For a given gray level image, let n_i be the number of gray levels at i occurrences. The probability that a pixel of level i occurs in the image is calculated as follows:

$$ p(i)=\frac{n_i}{n},\kern0.75em for\kern0.5em 0\le i<256 $$

(7)

where i is the total number of gray levels (usually 256), n is the total number of pixels in the image, and p(i) is the histogram value of level i in the image. Hence, cumulative distribution function is calculated as follows:

$$ cdf(i)=\sum \limits_{j=0}^ip(j) $$

(8)

A transform is calculated to obtain an image with a flat histogram. The resulting image has a linear increasing cumulative distribution function.

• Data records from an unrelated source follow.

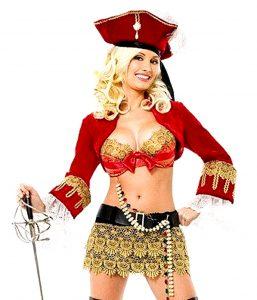 ролевой костюм императрицы для ролевых игр оргазма траха анала и дрочки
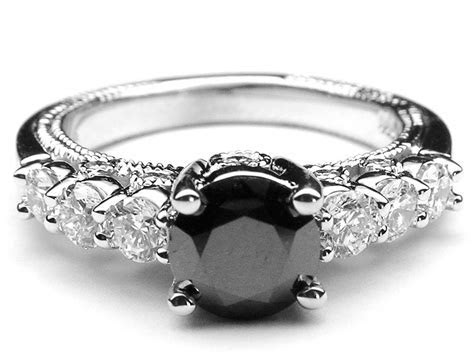 round black diamond engagement rings
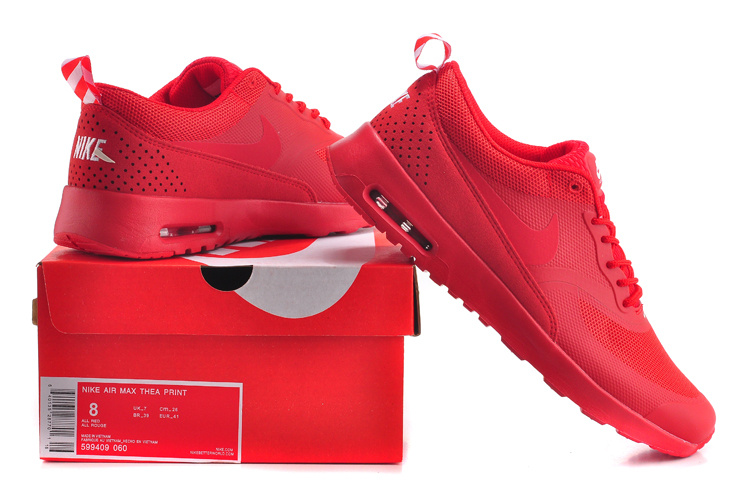 pretty nice c085f 37f6e Nike Air Max Thea Print Trainers Triple Red 599409 461 Women's Men's  Running Shoes Sneakers 599409-461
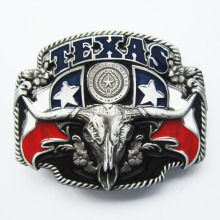 Distribute Belt Buckle New Black Texas Longhorn State Flags Belt Buckle Free Shipping 6pcs Per Lot Mix Style is Ok(China)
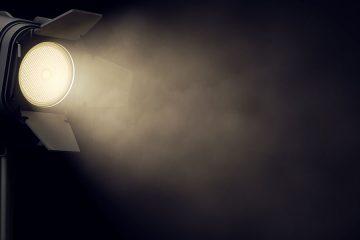 Theater spotlight against black background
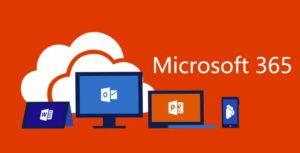 Aus Office 365 wird Microsoft 365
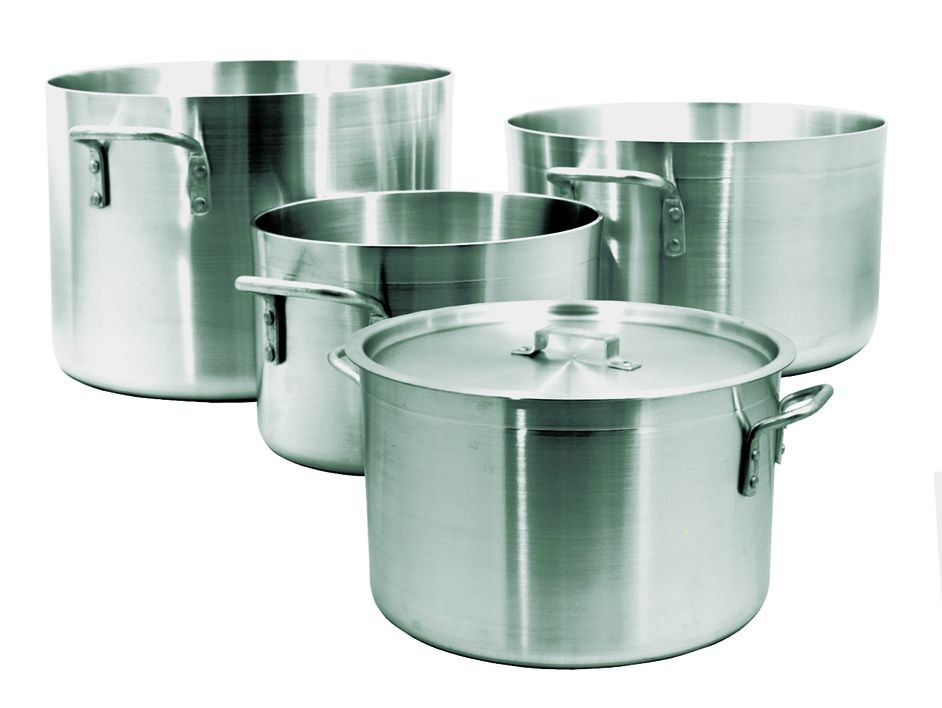 Update International ALP-34 Aluminum Sauce Pot 34 Qt.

The histogram equalization calculates and normalizes the density distribution of a given image. The use of all pixels in normalization, however, results in noisy data. Therefore, contrast limited adaptive histogram equalization (CLAHE) can be used alternately. CLAHE divides the image into sections and then calculates and equalizes the histogram of each section. Applying histogram equalization to sections may result in noisy data. A contrast limit is set to overcome this.

Rayleigh Distribution is generally used to clip the histogram in CLAHE, which is also used to prevent excessive contrast magnification [23]. Rayleigh Distribution is expressed as follows:

$$ g={g}_{min}+{\left[2\left({\propto}^2\right)\ln \left(\frac{1}{1-P(f)}\right)\right]}^{0.5} $$

(9)

where P(f) is the cumulative probability distribution and g_min is the minimum pixel value.

In the last stage, subregions are joined using bi-linear interpolation method, resulting in an improved image [19, 24]. Fig. 3 shows the pixel density distribution, i.e., histogram, of a randomly selected image before and after CLAHE.

2.5 Gamma correction

Gamma correction applies a linear or nonlinear mapping between input and output gray values depending on the value of gamma. If gamma is 1, the mapping is linear. If gamma is less than 1, the mapping is weighted towards brighter values. If gamma is greater than 1, the mapping is weighted towards darker values. It is generally expressed as in Eq. 10.

$$ {I}_{out}=A\ast {I}_{in}^{\gamma } $$

(10)

Where A is generally 1 and γ is the gamma value [5].

2.6 Deep learning

Deep learning is a branch of machine learning that has provided significant solutions to many problems in recent years. It is based on artificial neural networks (ANNs), which, however, fell out of favor in the 2000s due to small data sets, low processing capacity of computers, insufficient hardware despite increasing number of layers and relatively ineffective non-linear activation functions [45]. ANNs have become popular again due to the emergence of big data, improvements in hardware technology, new non-linear activation functions and new methods of initialization [15, 18] and new methods of regularization.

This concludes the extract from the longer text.